Now what about actual path selection, up next show ip route.

Only 8 selected paths, well that’s a bummer, but not entirely unexpected since the advertised ECMP limit for NSX is 8-way.

Let’s update the weight on .79 and make it a member of the “passive” datacenter and repeat our show ip route command.  Our expectation here is that .79 will drop from the route table, and be replaced by .78.

Excellent, this looks great.  I will spare you the screenshot, but also as expected .79 still shows up in show ip bgp but I still have two questions.

  • If all members of the 8 way ECMP(65,66,73-78) fail, what does the DLR do with .79?
  • If I revert .79 back to a 50 weight with the others, what does the DLR do if one of the selected ESGs fail?

Since .79 is currently configured as the passive site ESG, let’s fail edges 1-8.

And again it behaves exactly as expected, using .79 as the proper ESG!

Okay, now for our final test.  We will go power up edge1-8 and return .79 to a weight of 50, which as we saw earlier will result in 9 possible BGP paths, and NSX selecting 8 of them to use for ECMP.  Once everything is up and stable, we will fail edge7 and observe what happens (.66 was the one left out).

After .77 failed, we can see that the DLR added .66 to the ECMP route tables.

Recap

So in today’s screenshot laden post we examined the behavior af and NSX-v DLR when ECMP is utilized but you overload it with BGP peers.  What did we learn today?

  • It is possible to overload a DLR  with more than 8 BGP peers of equal weight.  When this occurs the DLR will select 8 of the peers and use them for ECMP.  If one of the peers fails, it will add one of the “overloaded” peers to the pool.  This is interesting because it allows you to provide N+1 8-way ECMP by deploying extra ESGs for situations where the bandwidth provided by 8 ESGs is critical to your environment.
  • It is possible to overload a DLR DLR configured for 8 way ECMP with one or more ESGs of lower weight for scenarios like datacenter failover.

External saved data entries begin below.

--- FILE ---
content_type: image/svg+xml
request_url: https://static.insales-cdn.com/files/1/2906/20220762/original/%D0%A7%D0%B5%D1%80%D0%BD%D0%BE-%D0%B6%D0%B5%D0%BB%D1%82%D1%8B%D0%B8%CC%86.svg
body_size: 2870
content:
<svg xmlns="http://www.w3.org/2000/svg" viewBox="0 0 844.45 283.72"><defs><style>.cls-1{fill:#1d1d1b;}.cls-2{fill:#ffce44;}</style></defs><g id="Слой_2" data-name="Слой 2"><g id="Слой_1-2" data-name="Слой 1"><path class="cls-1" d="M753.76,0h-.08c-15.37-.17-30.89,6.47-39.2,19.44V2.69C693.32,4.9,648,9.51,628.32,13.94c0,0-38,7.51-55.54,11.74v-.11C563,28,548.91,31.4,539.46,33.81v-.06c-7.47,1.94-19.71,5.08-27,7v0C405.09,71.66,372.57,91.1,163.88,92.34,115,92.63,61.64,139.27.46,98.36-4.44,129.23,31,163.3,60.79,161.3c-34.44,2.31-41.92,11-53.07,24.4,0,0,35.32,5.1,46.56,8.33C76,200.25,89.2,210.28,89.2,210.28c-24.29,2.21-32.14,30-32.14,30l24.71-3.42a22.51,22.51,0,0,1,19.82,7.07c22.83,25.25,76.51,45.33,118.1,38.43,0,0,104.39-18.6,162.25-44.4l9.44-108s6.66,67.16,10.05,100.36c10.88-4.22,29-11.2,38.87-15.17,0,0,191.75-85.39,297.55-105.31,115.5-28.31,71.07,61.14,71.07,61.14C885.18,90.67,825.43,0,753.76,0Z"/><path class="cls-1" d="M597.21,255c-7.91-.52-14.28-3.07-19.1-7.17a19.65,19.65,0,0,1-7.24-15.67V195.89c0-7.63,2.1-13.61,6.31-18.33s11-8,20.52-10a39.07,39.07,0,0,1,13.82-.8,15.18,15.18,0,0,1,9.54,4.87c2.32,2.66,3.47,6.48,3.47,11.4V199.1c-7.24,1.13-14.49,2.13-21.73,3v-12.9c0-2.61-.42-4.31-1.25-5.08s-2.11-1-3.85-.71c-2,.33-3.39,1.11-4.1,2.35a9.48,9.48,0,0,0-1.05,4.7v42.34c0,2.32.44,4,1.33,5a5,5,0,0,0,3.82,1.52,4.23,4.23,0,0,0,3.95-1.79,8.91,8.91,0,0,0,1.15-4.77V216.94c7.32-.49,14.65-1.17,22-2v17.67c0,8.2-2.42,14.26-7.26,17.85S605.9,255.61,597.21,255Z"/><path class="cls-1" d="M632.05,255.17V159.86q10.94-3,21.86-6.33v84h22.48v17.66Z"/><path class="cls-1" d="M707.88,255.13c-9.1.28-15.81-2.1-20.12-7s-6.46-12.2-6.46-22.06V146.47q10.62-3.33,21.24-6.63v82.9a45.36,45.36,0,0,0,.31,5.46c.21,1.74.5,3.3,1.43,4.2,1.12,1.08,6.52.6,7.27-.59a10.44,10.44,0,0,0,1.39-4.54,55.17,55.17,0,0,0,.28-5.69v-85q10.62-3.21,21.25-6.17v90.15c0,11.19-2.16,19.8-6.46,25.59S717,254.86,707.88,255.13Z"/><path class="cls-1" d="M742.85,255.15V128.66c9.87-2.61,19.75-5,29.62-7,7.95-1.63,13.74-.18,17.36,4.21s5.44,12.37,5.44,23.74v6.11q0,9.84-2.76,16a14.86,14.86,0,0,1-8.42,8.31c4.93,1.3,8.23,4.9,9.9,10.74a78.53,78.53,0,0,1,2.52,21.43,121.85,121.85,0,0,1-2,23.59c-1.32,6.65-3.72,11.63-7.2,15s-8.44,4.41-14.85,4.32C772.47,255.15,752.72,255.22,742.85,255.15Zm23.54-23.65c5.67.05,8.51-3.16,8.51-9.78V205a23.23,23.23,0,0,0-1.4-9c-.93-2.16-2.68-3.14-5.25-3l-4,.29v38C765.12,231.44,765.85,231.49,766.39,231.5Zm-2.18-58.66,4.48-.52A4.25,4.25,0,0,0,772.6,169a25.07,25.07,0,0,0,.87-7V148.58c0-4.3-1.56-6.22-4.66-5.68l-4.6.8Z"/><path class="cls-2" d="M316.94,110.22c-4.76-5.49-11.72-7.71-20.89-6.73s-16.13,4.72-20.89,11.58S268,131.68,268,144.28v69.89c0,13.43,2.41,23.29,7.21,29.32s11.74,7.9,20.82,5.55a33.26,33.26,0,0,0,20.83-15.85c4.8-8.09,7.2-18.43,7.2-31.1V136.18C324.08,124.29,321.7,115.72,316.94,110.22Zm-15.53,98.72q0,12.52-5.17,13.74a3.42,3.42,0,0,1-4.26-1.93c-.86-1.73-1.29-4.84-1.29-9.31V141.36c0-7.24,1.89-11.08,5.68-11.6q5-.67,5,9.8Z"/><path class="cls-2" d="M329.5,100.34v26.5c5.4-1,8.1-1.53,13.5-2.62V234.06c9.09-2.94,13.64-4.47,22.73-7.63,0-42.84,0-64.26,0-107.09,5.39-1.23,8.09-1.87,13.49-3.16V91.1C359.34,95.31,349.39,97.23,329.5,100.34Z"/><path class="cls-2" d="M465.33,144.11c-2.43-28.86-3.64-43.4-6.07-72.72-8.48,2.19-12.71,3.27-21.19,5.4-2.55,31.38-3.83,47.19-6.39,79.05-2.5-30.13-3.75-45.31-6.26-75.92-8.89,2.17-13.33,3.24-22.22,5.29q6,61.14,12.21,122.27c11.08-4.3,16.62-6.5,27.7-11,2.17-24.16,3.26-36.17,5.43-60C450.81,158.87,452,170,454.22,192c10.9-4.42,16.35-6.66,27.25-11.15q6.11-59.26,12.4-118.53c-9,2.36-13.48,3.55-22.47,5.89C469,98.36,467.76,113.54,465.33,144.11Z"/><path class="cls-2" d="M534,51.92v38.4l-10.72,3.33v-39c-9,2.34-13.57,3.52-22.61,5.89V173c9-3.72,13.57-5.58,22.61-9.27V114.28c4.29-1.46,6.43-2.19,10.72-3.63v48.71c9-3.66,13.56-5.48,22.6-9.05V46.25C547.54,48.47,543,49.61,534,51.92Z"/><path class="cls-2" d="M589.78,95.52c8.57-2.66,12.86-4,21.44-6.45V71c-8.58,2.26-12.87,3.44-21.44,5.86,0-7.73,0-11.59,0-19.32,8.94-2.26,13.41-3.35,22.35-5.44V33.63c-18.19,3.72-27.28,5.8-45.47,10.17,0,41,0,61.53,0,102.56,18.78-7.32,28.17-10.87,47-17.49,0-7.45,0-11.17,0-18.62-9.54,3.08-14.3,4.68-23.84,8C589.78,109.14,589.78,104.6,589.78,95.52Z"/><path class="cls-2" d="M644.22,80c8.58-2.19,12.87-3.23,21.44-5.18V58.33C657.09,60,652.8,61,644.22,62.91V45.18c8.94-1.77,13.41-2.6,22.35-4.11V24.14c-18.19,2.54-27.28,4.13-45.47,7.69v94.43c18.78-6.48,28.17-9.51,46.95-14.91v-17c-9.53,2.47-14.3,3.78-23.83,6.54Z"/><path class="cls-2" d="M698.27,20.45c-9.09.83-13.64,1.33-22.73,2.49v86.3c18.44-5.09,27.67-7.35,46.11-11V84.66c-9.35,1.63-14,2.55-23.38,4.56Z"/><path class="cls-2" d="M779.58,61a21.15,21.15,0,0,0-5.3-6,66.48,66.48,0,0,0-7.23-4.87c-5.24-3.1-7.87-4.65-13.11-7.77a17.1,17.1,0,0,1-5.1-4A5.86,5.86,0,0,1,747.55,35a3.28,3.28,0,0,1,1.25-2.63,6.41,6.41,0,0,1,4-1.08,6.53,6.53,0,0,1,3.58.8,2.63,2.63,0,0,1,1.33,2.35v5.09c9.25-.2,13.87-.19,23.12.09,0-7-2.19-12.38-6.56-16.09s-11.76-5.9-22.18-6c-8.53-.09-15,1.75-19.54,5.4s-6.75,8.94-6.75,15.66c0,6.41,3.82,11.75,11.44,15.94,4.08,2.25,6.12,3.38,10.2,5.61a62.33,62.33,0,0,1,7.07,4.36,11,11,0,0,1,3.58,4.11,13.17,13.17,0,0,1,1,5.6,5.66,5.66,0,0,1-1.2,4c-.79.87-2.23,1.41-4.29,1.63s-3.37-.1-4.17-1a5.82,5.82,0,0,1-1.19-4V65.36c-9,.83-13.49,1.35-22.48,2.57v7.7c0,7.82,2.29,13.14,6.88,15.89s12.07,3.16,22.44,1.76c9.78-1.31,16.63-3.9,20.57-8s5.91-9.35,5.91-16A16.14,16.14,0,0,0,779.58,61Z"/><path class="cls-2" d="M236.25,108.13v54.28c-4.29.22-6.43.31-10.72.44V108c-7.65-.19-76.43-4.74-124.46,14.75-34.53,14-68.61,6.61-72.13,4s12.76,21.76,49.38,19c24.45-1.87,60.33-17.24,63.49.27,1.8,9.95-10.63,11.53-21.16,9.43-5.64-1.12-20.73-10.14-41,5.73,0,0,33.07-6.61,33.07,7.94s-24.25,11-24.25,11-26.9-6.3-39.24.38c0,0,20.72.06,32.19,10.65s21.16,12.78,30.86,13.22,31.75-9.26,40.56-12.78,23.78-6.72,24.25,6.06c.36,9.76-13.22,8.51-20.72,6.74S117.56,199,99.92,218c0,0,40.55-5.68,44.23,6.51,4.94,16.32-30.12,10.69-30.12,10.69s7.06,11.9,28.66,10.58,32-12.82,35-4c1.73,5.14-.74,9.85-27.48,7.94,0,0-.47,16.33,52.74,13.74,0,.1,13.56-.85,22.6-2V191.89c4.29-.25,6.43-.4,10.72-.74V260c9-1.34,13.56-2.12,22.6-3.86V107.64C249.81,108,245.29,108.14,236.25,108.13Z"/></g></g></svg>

While we explicitly tested this with an NSX-v DLR, I suspect this same behavior can be found in NSX-v ESGs, and any other Vyatta style router, and possible even classical hardware routers.  I am really at the neophyte level when it comes to routing and BGP behavior, so I don’t want to overpromise here.

Hopefully these two pieces of information are helpful to you in making informed decisions when planning out your NSX and possibly other routing deployments.